[meteorite-list] ASU Geologists Suggest Mars Features Are Result of Meteorite Strikes, Not of Evaporated Lakes

From: Ron Baalke <baalke_at_meteoritecentral.com>
Date: Thu Dec 22 12:50:55 2005
Message-ID: <200512221748.jBMHmnY00086_at_zagami.jpl.nasa.gov>

Public release date: 21-Dec-2005

Contact: Skip Derra
skip.derra_at_asu.edu
480-965-4823
Arizona State University

ASU geologists suggest Mars features are result of meteorite strikes,
not of evaporated lakes

Geologic features at the Opportunity landing site on Mars were formed
not by a lake that evaporated but by constant strikes from meteorites,
say two Arizona State University geologists.

The site where the Mars Exploration Rover Opportunity landed has
sediments and layered structures that are thought to be formed by the
evaporation of an acidic salty sea. The prevailing thought is that when
this Martian sea existed it may have supported life forms and thus would
be a prime site to explore for fossils.

However, ASU geologists L. Paul Knauth and Donald Burt, who along with
Kenneth Wohletz of Los Alamos National Laboratory, say that base surges
resulting from massive explosions caused by meteorite strikes offer a
simpler and more consistent explanation for the rock formations and
sediment layers found at the Opportunity site. The researchers published
their findings in the current issue of Nature.

The research could impact where and how scientists continue their
exploration of Mars in search for past life forms.

Impact surges "present a simple alternative explanation involving
deposition from a ground-hugging turbulent flow of rock fragments,
salts, sulfides, brines and ice produced by a meteorite impact," the
three state in their article "Impact Origin of Sediments at the
Opportunity Landing Site on Mars."

"Subsequent weathering by inter-granular water films can account for all
of the features observed without invoking shallow seas, lakes or near
surface aquifers," they added. "Layered sequences observed elsewhere on
heavily cratered Mars and attributed to wind, water or volcanism may
well have formed similarly."

When the Opportunity lander touched down on the Meridiani Planum in
January 2004, it began a very important period in planetary exploration.
The rover has operated for nearly two years -- when it was designed to
operate for 90 days -- and has returned many breathtaking images of the
Martian surface, as well as measurements of the surrounding geologic
features and chemistry.

Researchers on the Mars Exploration Rover team feel these observations
of this site point to an area once drenched in water, providing an
environment that could have supported life.

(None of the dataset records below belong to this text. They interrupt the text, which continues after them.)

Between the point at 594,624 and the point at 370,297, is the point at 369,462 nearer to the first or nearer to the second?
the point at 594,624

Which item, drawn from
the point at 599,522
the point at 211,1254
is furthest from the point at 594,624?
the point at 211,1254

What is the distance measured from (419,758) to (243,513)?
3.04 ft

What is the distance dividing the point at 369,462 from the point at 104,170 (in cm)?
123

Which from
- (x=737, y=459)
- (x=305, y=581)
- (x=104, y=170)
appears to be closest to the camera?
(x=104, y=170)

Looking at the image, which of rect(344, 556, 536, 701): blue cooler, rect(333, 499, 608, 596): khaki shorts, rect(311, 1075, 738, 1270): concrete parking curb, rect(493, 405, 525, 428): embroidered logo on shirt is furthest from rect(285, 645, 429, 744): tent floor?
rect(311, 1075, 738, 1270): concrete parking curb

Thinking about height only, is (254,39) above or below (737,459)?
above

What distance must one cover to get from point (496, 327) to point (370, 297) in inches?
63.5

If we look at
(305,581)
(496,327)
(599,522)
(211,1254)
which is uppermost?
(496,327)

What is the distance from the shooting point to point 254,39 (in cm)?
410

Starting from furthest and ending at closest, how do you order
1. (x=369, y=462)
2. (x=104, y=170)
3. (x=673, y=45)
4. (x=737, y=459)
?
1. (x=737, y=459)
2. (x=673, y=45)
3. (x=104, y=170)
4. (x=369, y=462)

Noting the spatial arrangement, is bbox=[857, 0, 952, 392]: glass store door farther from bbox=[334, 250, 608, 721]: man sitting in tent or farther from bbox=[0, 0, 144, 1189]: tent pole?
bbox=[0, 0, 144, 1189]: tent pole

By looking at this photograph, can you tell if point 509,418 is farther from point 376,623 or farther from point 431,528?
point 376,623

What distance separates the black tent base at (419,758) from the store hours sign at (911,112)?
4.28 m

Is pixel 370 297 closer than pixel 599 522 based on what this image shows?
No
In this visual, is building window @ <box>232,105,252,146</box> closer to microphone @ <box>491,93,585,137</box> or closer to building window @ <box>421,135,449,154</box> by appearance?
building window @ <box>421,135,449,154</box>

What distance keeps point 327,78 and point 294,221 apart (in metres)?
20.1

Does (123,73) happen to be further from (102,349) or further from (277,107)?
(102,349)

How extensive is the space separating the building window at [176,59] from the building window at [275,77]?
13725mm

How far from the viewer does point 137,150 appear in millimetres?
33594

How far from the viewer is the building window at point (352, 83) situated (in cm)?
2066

The body of water gradually
evaporated away, due to the thin Mars atmosphere, leaving high
concentrations of salt behind and several telltale mineral deposits and
geologic formations. Because the observed signs point to an area that
once was a lake, or large body of water, it would be a good choice to
further explore the Meridiani Planum for fossils or other relics of
previous life forms.

But to Knauth, Burt and Wohletz the geologic features at the Opportunity
landing site can also be explained as being artifacts of a meteorite
strike rather than a one-time lakebed.

"When a meteorite hits there is a tremendous blast, like a nuclear
explosion," Knauth said. "On a planet with an atmosphere, around the
base you get a turbulent ground-hugging cloud of debris that goes out
and makes a sedimentary deposit. You get deposits that can go up to
almost 100 kilometers from big volcanoes. A big [meteorite] impact can
provide deposits over tens of thousands of square kilometers.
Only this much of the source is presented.